Section 377

India is an LGBT Friendly Country now! Look at the timeline of Section 377 from introduction in 1861 till abolishment today

 

The 20+ years long drama surrounding the age old section 377 of the Indian Penal Code came to an end today with the Supreme Court decriminalising homosexuality. According to the law, which was put in place 150 years ago by the British, “Whoever voluntarily has carnal intercourse against the order of nature with any man, woman or animal shall be punished with imprisonment for life, or with imprisonment of either description for a term which may extend to ten years, and shall also be liable to fine.”

Supreme Court struck down the clauses of Section 377 that criminalised consensual sex between adults.
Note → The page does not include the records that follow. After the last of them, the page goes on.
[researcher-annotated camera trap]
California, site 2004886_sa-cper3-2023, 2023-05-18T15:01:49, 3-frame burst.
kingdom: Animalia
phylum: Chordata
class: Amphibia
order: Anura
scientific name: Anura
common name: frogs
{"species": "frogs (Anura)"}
However, sexual activity with animals will remain criminal.

While this decision happened today, the Section 377 has been a subject of legal and parliamentary debate for several years now.

Here’s a timeline of the section:

1861: The section was introduced during the British rule of India and it criminalised sexual activities “against the order of nature”, including homosexual activities.

1994: A report was presented by an NGO, AIDS Bhedbhav Virodhi Andolan (ABVA), on the violence, extortion and abuse faced by gay people, especially by the police. The NGO also filed a writ petition demanding the section to be declared as unconstitutional.

2001: An NGO called Naz foundation filed a public interest litigation (PIL) challenging the constitutionality of the section and called for legalisation of homosexuality.

2004: The Delhi High Court dismissed the case.

2006: A coalition of NGOs called Voices against 377 joined hands in appealing the case in the Supreme Court.

2009: In a landmark decision, the Delhi High Court decided to strike down the section, terming it unconstitutional and saying it violates fundamental rights.

2013: The apex court overturned Delhi High Court’s judgement, stating “does not suffer from the vice of unconstitutionality and the declaration made by the division bench of the high court is legally unsustainable.”

2015: Shashi Tharoor tried to introduce a private member’s bill against the Section 377 in the parliament. This was voted against by the members of the Lok Sabha.

2016: The final hearing of the Naz foundation’s petition took place where a three member bench of the SC said that all the pleas will be reviewed by a 5 member constitutional bench.

2017: SC stated that right to privacy is a fundamental right, and said “Sexual orientation is an essential attribute of privacy. Discrimination against an individual on the basis of sexual orientation is deeply offensive to the dignity and self-worth of the individual.”

January 2018: SC bench headed by CJI Deepak Mishra said the 2013 ruling had to be reconsidered, giving hope for those fighting against the section 377.

July 2018: The SC said it is up to the bench to take a call on the 150 year old section.

September 6 2018: The apex court decriminalised homosexuality.